## Supplied passage
● ● ● ●
The Terraform configuration of the JavaScript resolver from before is displayed in Figure 5, where the file add_to_sqs_resolver.js is listed in Figure 4. All resolvers using the APPSYNC_JS runtime must be of type pipeline resolver instead of just the unit resolver type.

Notice how the URL of the SQS queue is injected into ctx.stash by Terraform, so other resolvers in the same pipeline can fetch it easily as an environment variable.

resource "aws_appsync_resolver" "add_to_sqs_resolver" {
  type   = "Query"
  api_id = aws_appsync_graphql_api.this.id
  field  = "sendRequest"
  kind   = "PIPELINE"
  code   = <<EOF
    export function request(ctx) {
      ctx.stash.sqs_queue_url = '${aws_sqs_queue.this.url}'
      return {}
    }
    export function response(ctx) {
      return ctx.prev.result;
    }
EOF

  runtime {
    name            = "APPSYNC_JS"
    runtime_version = "1.0.0"
● ● ● ●
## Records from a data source

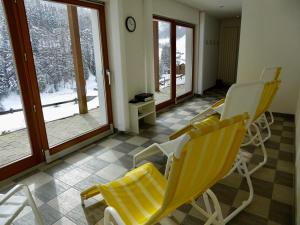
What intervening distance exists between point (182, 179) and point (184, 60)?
561 cm

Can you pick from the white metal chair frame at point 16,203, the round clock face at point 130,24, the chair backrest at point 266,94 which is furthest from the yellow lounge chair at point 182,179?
the round clock face at point 130,24

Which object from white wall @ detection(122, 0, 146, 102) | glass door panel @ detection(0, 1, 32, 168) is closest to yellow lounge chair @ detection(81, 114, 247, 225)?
glass door panel @ detection(0, 1, 32, 168)

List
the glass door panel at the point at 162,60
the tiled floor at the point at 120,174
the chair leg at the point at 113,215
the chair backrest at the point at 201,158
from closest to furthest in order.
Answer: the chair backrest at the point at 201,158 < the chair leg at the point at 113,215 < the tiled floor at the point at 120,174 < the glass door panel at the point at 162,60

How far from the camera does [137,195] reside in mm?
1390

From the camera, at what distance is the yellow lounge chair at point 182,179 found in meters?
0.89

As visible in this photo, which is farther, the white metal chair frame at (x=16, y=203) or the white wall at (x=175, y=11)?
the white wall at (x=175, y=11)

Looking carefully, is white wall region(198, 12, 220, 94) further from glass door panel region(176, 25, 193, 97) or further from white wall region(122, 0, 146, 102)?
white wall region(122, 0, 146, 102)

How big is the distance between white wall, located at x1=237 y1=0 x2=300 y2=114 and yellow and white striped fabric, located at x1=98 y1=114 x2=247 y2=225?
3.94 m

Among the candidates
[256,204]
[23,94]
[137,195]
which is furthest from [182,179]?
[23,94]

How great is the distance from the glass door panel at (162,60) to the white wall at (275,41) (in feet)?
5.70

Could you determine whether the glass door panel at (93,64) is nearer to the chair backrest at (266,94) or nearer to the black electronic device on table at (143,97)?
the black electronic device on table at (143,97)

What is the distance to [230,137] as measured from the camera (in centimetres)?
107

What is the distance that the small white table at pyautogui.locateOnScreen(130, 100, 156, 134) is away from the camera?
11.8 feet

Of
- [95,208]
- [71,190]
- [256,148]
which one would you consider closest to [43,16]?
[71,190]
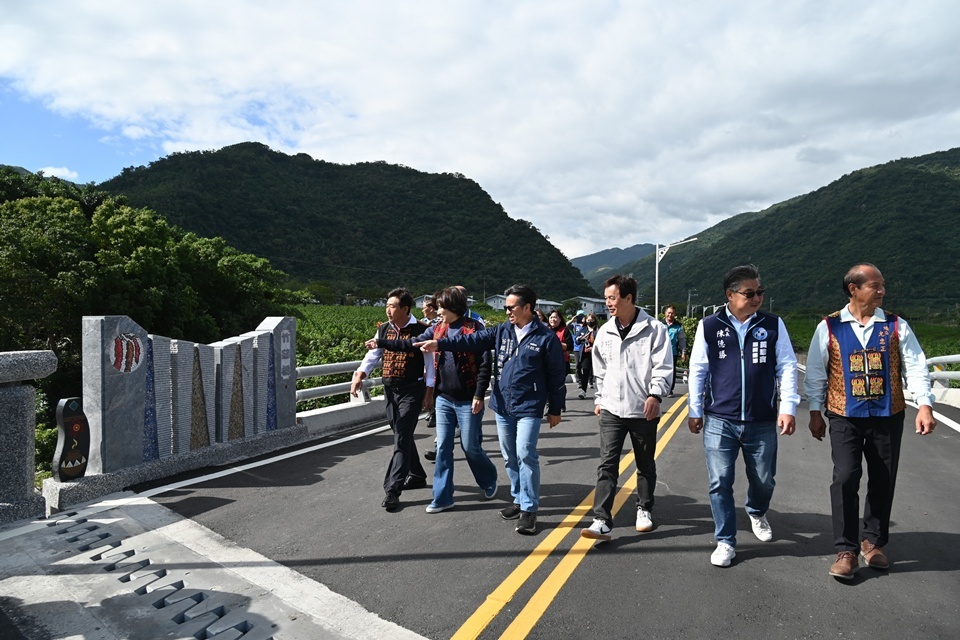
● ● ● ●
## Job
In the Terraform resolver excerpt, list every argument that is assigned a value with an equals sign directly inside the "aws_appsync_resolver" block, before the runtime block begins.

## Finished answer
type, api_id, field, kind, code